Der Konzern sitzt nicht mit am Konferenztisch?
Es ist kein Geheimnis, dass das Magazin die Sponsoring-Aktivitäten der Telekom im Bereich der elektronischen Musik abbildet - im aktuellen Heft betrifft dies Interviews mit Dieter Meier, Caribou, Marc Collin und Panda Bear. Dafür wurde das Magazin ins Leben gerufen. Die Frage lautet stets: Was macht man daraus?
Gibt es neben den wirtschaftlichen auch inhaltliche Vorteile?

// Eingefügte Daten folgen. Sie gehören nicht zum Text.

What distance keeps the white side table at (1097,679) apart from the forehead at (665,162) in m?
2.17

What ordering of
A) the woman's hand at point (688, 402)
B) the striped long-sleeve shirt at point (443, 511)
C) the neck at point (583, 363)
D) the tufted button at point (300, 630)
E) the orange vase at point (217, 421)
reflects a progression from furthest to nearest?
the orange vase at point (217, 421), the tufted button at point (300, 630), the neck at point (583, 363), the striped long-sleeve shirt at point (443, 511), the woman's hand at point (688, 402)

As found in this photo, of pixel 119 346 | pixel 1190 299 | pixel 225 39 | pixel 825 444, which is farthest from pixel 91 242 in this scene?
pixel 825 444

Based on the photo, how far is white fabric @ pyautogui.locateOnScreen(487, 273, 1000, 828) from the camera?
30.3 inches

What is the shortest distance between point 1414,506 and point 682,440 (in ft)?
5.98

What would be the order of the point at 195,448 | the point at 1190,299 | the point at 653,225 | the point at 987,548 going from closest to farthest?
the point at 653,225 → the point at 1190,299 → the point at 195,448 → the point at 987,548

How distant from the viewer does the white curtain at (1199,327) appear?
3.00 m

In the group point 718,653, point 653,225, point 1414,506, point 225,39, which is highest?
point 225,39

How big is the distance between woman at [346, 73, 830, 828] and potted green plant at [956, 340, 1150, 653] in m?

Blattmacherisch kann ich sagen: Ich hatte noch nie so viele Freiheiten. Nehmen wir das Beispiel Antizyklizität: Wir fühlen uns nicht an den Veröffentlichungskalender der Medienindustrie gebunden. In der aktuellen Ausgabe plädiert Hans Ulrich Obrist dafür, die Belletristik von Édouard Glissant endlich ins Deutsche zu übersetzen. Inhaltliche Freiheit kann sich auch darin artikulieren, einen Artikel über ein Buch zu veröffentlichen, das es hierzulande nicht zu kaufen gibt.
Bewerten Sie den Aspekt der Antizyklizität nicht über?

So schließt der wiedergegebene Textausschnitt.